Ein Wunder, wie von Schirach sich bei diesem Lärm konzentrieren kann. Davon abgesehen ist es ein angenehm unprätentiöser Abend. Schirach gewohnt sanft und klug, die Texte kurzweilig und anregend. Sein neues Buch „Kaffee und Zigaretten“, nach eigener Aussage das „Einzige, was mir beim Schreiben hilft“, hat keinen roten Faden.
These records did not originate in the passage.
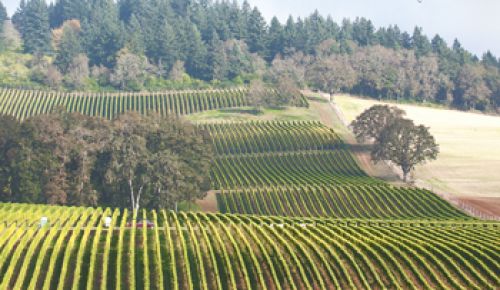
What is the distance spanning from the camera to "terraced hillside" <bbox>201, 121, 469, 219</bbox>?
100000 mm

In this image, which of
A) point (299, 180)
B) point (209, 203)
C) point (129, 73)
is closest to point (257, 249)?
point (209, 203)

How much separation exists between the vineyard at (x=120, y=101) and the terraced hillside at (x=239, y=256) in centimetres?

Es sind Beobachtungen, Episoden, Begegnungen, Miniaturen, die thematisch so weit gestreut sind wie die Interessen von Schirachs: Boxen, AfD, Strafrecht, Biografisches, Oldtimer – und die Würde des Menschen.
Zehn Minuten läuft man dann zum Rhein, das Literaturschiff noch fest vertäut, Hunderte Fangirls und Fanboys im mittleren Alter warten schon auf Grünen-Chef Robert Habeck, der in „Wer wir sein könnten“ dem Zusammenhang von Sprache und Politik nachspürt.
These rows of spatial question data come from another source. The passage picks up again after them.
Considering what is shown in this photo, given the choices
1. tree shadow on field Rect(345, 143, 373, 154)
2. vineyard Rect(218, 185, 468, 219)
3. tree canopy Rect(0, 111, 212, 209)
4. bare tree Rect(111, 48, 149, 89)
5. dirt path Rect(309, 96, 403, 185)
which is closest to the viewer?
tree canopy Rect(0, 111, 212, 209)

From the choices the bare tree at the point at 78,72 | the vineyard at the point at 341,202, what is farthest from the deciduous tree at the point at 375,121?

Habeck hatte schon bessere Auftritte
Das Schiff fährt unter der Deutzer Brücke gen Süden, als Habeck die Bundespolitik zwischen Sommer 2017 und Sommer 2018 analysiert und wenig später dafür plädiert, von rechts besetzte Begriffe wie Heimat, Patriotismus, Deutschland zurückzuerobern. Irgendwie springt kein Funke über, außer auf die ohnehin schon vom Habeck’schen Feuer angesteckten Fans. Lang redet Habeck, auch mal gut, aber vor allem lang. Er verzettelt sich, verläuft sich in Sprachbildern. Die Gebärdendolmetscherinnen kommen kaum dazu, sich abzulösen, weil sie dafür eine kurze Sprechpause brauchen.
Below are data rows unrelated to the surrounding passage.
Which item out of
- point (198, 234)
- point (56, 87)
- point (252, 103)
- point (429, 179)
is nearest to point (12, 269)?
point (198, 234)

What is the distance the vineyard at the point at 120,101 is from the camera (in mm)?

Er hatte schon bessere Auftritte. Als das Schiff eine elegante 180-Grad-Wende auf dem Rhein hinlegt, kann Habeck den größten Lacher für sich verbuchen: „Ich will Streit und Auseinandersetzung. Es wäre ein Albtraum, wenn alle die Grünen wählen würden – die Mehrheit würde mir schon reichen.“ Moderatorin Ferdos Forudastan kontert: „Bescheidenheit, dein Name ist Habeck“, und fasst den Abend damit ganz gut zusammen.
Einen Tag später stellt an gleicher Stelle der schottische Autor John Niven sein neues Buch „Kill ’em all“ vor. Als das Schiff im Sonnenuntergang den Dom passiert, brüllt er etwa 30 Variationen von „Fuck“ ins Mikro, als er daraus liest – nichts für einen Kindergeburtstag, aber unterhaltsamer und eindrucksvoller als Habeck allemal. Am Donnerstag verliebt man sich dann noch kurz in Frankreichs Literaturstar Édouard Louis, den eloquenten jungen Mann, der viel Kluges sagt über soziale Schichten, Gewalt, Homophobie und Scham, und bemerkt nebenbei, dass nach 60 Minuten erst zwei Mal gehustet wurde.
Nächstes Jahr dann Jubiläum, 20 Jahre Lit Cologne. Es soll noch größer werden, noch prominenter, natürlich noch besser. Habeck ist bestimmt auch wieder da.